I don’t experience disconnected instants, Reth’s dusty reality.’
    ’Of course not,’ said Reth. ’But you must understand that
everything we know of the past is a record embedded in the present -
the fossils and geology of Earth, so cruelly obliterated by the Qax,
even the traces of chemicals and electricity in your own brain that
comprise your memory, maintaining your illusion of past times. Sarfi
herself is an illustration of the point. Gemo, may I - ?’
    Gemo nodded, unsmiling. Hama noted he hadn’t asked Sarfi’s
permission for whatever he was about to do.
    Reth tapped a data slate. Sarfi froze, becoming a static,
inanimate sculpture of light. Then, after perhaps ten seconds, she
melted, began to move once more.
    She saw Hama staring at her. ’What’s wrong?’
    Reth, ignoring her, said, ’The child contains a record of her own
shallow past, embedded in her programmes and data stores. She is
unaware of intervals of time when she is frozen, or deactivated. If I
could start and stop you, Hama Druz, you would wake protesting that
your memories contained no gaps. But your memories themselves would
have been frozen. I could even chop up your life and rearrange its
instants in any way I chose; at each instant you would have an intact
set of memories, a record of a past, and you would believe yourself
to have lived through a continuous, consistent reality.

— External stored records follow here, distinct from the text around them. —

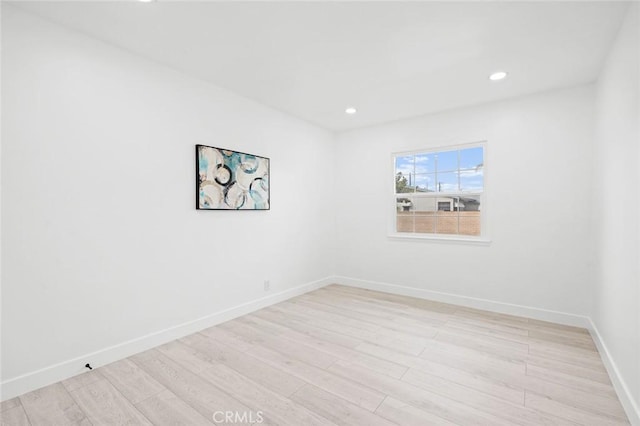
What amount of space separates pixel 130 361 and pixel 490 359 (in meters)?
3.01

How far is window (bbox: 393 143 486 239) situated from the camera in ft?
12.9

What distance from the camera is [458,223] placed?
4.07 m

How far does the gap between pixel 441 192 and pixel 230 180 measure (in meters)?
2.84

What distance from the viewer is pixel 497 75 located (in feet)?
9.86

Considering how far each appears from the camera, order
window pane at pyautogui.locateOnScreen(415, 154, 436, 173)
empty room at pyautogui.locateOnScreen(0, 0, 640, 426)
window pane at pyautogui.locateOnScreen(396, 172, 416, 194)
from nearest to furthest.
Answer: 1. empty room at pyautogui.locateOnScreen(0, 0, 640, 426)
2. window pane at pyautogui.locateOnScreen(415, 154, 436, 173)
3. window pane at pyautogui.locateOnScreen(396, 172, 416, 194)

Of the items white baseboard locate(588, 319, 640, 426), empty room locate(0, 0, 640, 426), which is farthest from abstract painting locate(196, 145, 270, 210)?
white baseboard locate(588, 319, 640, 426)

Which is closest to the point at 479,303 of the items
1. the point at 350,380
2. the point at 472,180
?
the point at 472,180

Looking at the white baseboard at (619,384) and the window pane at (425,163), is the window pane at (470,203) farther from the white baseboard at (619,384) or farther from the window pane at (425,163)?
the white baseboard at (619,384)

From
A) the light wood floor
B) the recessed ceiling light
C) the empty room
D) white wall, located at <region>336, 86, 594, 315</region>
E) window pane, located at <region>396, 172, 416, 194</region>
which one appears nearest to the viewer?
the light wood floor

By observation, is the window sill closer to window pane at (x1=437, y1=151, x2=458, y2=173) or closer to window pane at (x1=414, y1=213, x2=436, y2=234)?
window pane at (x1=414, y1=213, x2=436, y2=234)

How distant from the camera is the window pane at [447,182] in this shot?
411 cm

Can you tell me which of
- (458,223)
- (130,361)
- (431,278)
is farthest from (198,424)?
(458,223)

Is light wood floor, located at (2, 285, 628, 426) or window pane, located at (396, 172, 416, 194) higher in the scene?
window pane, located at (396, 172, 416, 194)

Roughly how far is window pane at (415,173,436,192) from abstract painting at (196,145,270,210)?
2.21m
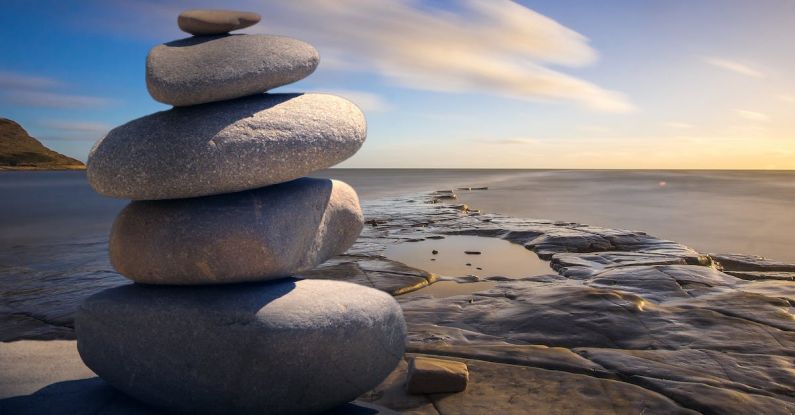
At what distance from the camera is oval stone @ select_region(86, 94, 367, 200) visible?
151 inches

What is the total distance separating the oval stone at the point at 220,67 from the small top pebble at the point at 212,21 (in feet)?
0.27

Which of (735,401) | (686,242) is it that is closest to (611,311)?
(735,401)

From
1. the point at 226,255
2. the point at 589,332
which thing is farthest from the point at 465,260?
the point at 226,255

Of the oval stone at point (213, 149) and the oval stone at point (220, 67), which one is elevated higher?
the oval stone at point (220, 67)

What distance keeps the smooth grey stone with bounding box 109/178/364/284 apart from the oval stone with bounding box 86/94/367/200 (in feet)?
0.51

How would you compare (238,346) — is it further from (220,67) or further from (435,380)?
(220,67)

    ’And thus the maximal-reality dust grains contain embedded within
themselves a record of the eras which >preceded< them. Each
grain contains brains, like yours and mine, with >memories<
embedded in them, frozen like sculptures. And history emerges in
configuration space because those rich grains are then drawn, by a
least-energy matching principle, to the grains which >precede<
and >follow< them… You see?’
    Sarfi looked to Gemo. ’Mother? What does he mean?’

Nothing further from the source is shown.